Selain itu, alat ini juga dipasangi relay atau saklar yang digerakkan oleh sensor suhu. Relay berfungsi untuk menghidupkan dan mematikan heater dan chiller ketika suhu air terdeteksi di atas atau di bawah ideal untuk proses budidaya ikan.
Tiga sensor
Beragam manfaat dan kegunaan dari Jalasangkuriang membuat alat ini banyak diminati oleh berbagai pihak termasuk masyarakat. Maka, tahun ini Hanif mengembangkan model terbaru Jalasangkuriang dengan komponen baru yang didukung oleh sistem IoT.
Tiga komponen atau sistem terbaru dari Jalasangkuriang yaitu penambahan sensor dissolved oxygen (DO), sensor derajat keasaman (pH), dan sensor suhu yang masing-masing memiliki kegunaan. Sensor DO berfungsi untuk mengetahui kadar oksigen di dalam kolam, sedangkan sensor pH dan suhu untuk mengetahui kualitas pH air beserta suhunya.
”Jumlah DO yang ideal yaitu di atas 8 dan untuk mempertahankan kadar oksigen ini diberi teknologi nano bubble (gelombang berukuran nano). Ketika kadar oksigennya sudah mencukupi, nano bubble akan dimatikan.

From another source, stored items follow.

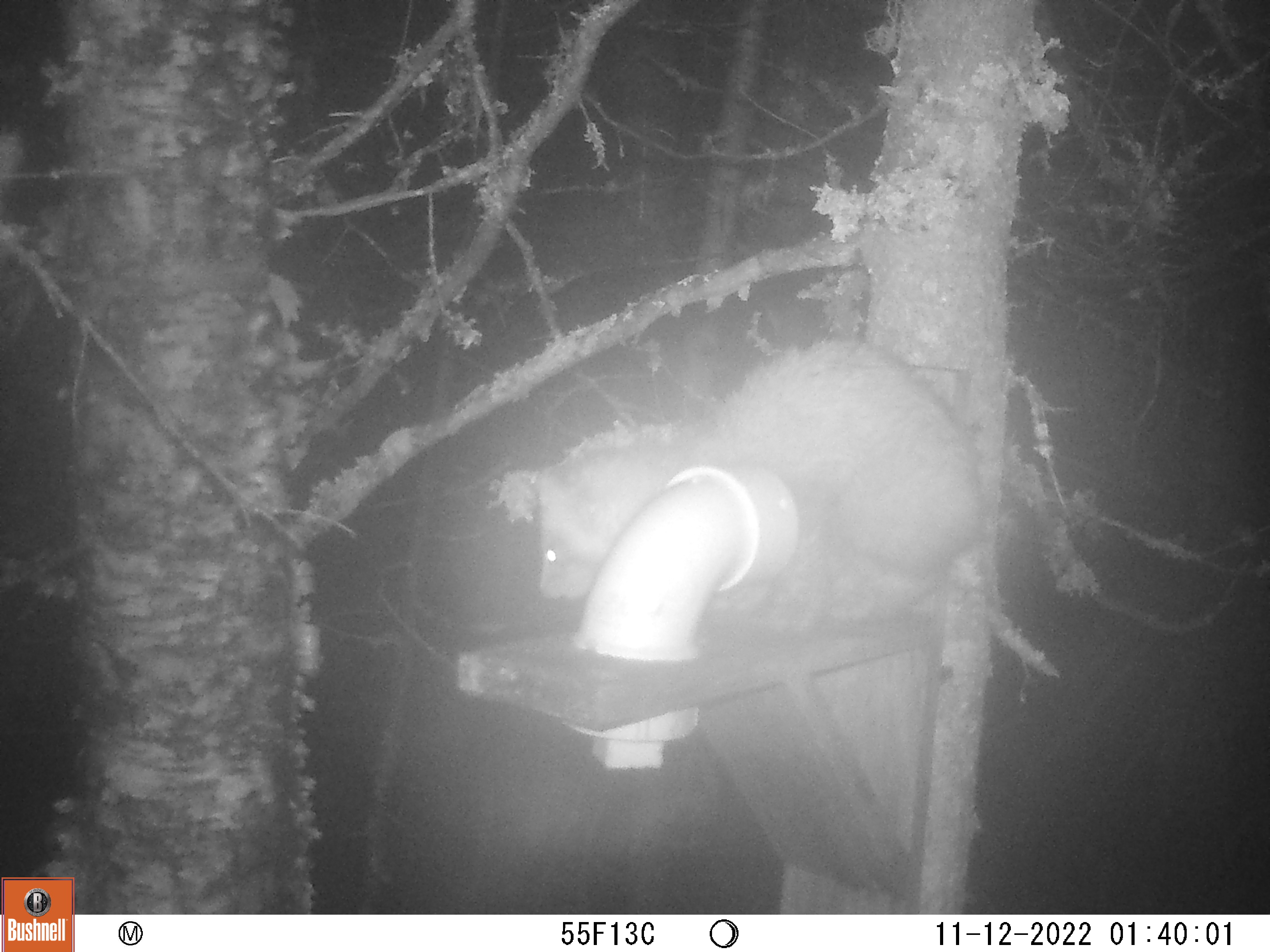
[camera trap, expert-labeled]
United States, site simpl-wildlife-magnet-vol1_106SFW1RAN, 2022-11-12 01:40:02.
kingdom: Animalia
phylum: Chordata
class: Mammalia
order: Carnivora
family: Mustelidae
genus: Martes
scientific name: Martes americana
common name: american marten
American marten (Martes americana).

Pemberian DO ini juga bisa cepat membersihkan kotoran di dalam air,” kata Hanif.
Dukungan dari sistem IoT memungkinkan alat ini dapat mengirimkan data ke komputasi awan (cloud) yang terhubung dengan jaringan internet. Dengan menggunakan sistem pembelajaran mesin (machine learning), alat ini bisa dengan otomatis dapat mematikan dan menghidupkan beberapa komponen atau sensor dalam kondisi tertentu.

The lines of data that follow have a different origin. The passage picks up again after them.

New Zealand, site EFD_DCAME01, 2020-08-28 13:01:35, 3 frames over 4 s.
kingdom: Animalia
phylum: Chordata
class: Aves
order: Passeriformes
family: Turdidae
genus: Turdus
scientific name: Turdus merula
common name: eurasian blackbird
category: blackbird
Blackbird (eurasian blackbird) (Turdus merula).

Dengan machine learning, secara otomatis komponen heater yang ada dalam alat ini juga bisa aktif ketika suhu air di bawah 26 derajat celsius. Sebaliknya, komponen chiller yang akan aktif bila suhu air terdeteksi di atas 28 derajat celsius. Proses meningkatkan dan menurunkan suhu air dilakukan alat ini secara perlahan yang dialirkan melalui pipa hitam.
Hasil pengujian
Beberapa hasil pengujian telah dilakukan untuk melihat produktivitas budidaya ikan setelah menggunakan Jalasangkuriang. Khusus untuk komoditas lobster air tawar, penggunaan Jalasangkuriang dapat meningkatkan persentase menetas telur hingga 90 persen. Sebelum penggunaan alat ini, persentase menetas hanya mencapai 30 persen.
Selain lobster, pengujian juga untuk melihat produktivitas pemijahan ikan lele dan koi. Hasilnya, penggunaan Jalasangkuriang dapat meningkatkan angka menetas ikan lele mencapai 95 persen dan ikan koi lebih tinggi hingga 98 persen.

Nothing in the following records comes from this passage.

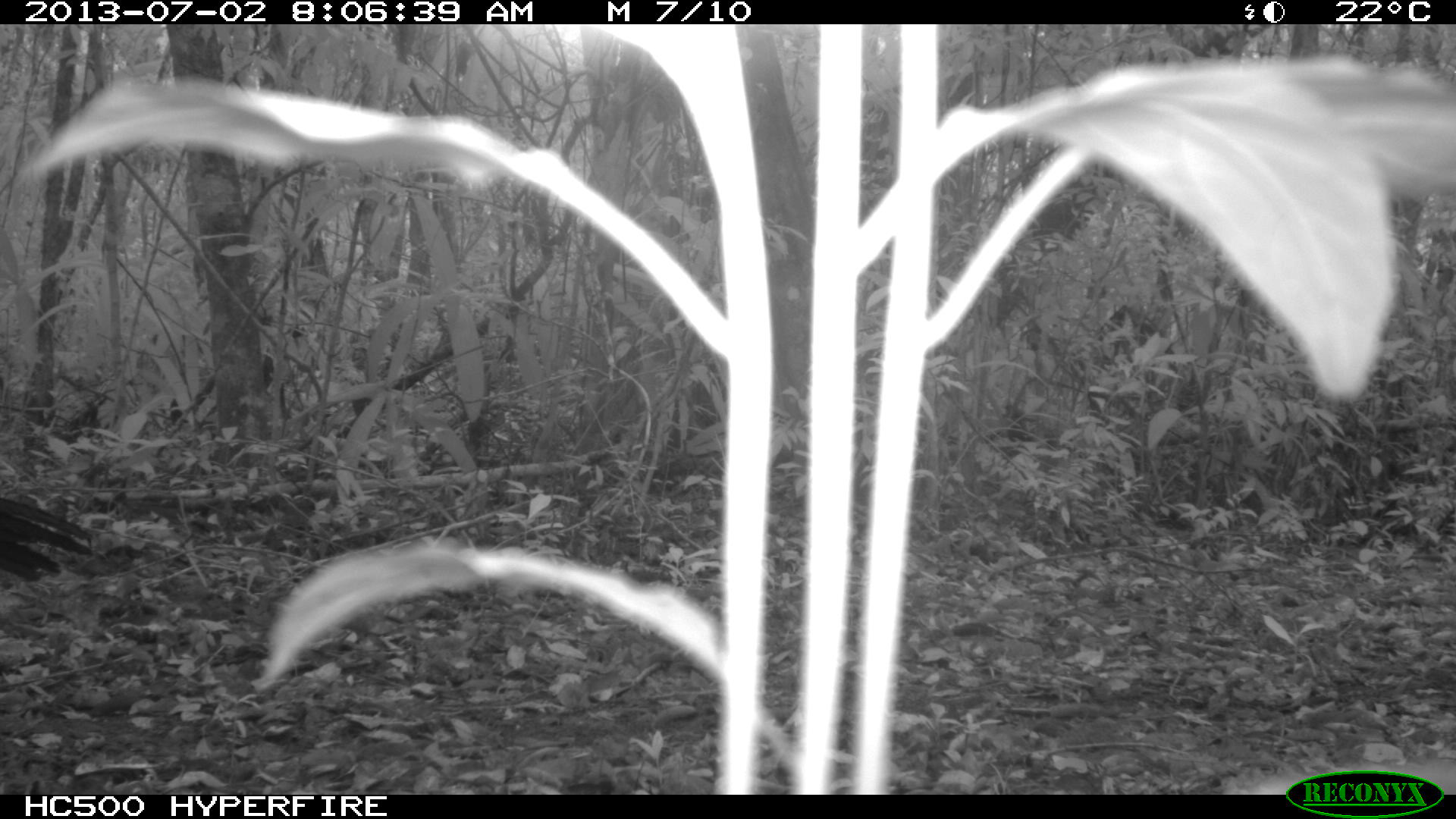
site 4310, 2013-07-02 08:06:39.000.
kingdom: Animalia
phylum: Chordata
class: Aves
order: Galliformes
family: Cracidae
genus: Crax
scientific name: Crax rubra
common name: great curassow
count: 2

Upaya hilirisasi inovasi Jalasangkuriang ini dilakukan melalui program perusahaan pemula berbasis riset dari BRIN, yakni dengan PT Lumino Axian Nusantara atau Locusta.iot. Harga satu alat ini mencapai Rp 27 juta. Namun, agar lebih ekonomis, dimensi Jalasangkuriang akan dibuat lebih kecil sehingga harga satu alat bisa ditekan hingga Rp 15 juta.
Nantinya, Hanif berencana membuat versi Jalasangkuriang yang lebih kecil agar bisa digunakan untuk skala akuarium dengan harga yang terjangkau. Tim dari Locusta juga akan mendatangi beberapa pembudidaya ikan agar upaya hilirisasi alat ini dapat lebih optimal.
”Mengingat harganya yang masih cukup mahal, kami juga akan membuat sistem non-jual beli, seperti peminjaman alat. Kami akan meminjamkan alat dan memberikan bibit sehingga pembudidaya tinggal menyediakan lahan saja dan nanti bagi hasil,” ujar Hanif.
Beberapa waktu lalu, Direktur Jenderal Perikanan Budidaya Kementerian Kelautan dan Perikanan (KKP) Haeru Rahayu menyatakan bahwa KKP terus berupaya untuk meningkatkan produktivitas dan nilai tambah komoditas ikan air tawar di Indonesia. Hal ini dilakukan melalui pengembangan sistem produksi yang efisien.
Selain itu, KKP juga terus fokus melakukan pengembangan inovasi teknologi yang dapat diterapkan di masyarakat. Inovasi ini termasuk menerapkan efisiensi penggunaan pakan ikan mandiri dan mendorong penerapan cara budidaya ikan yang baik di level pembudidaya.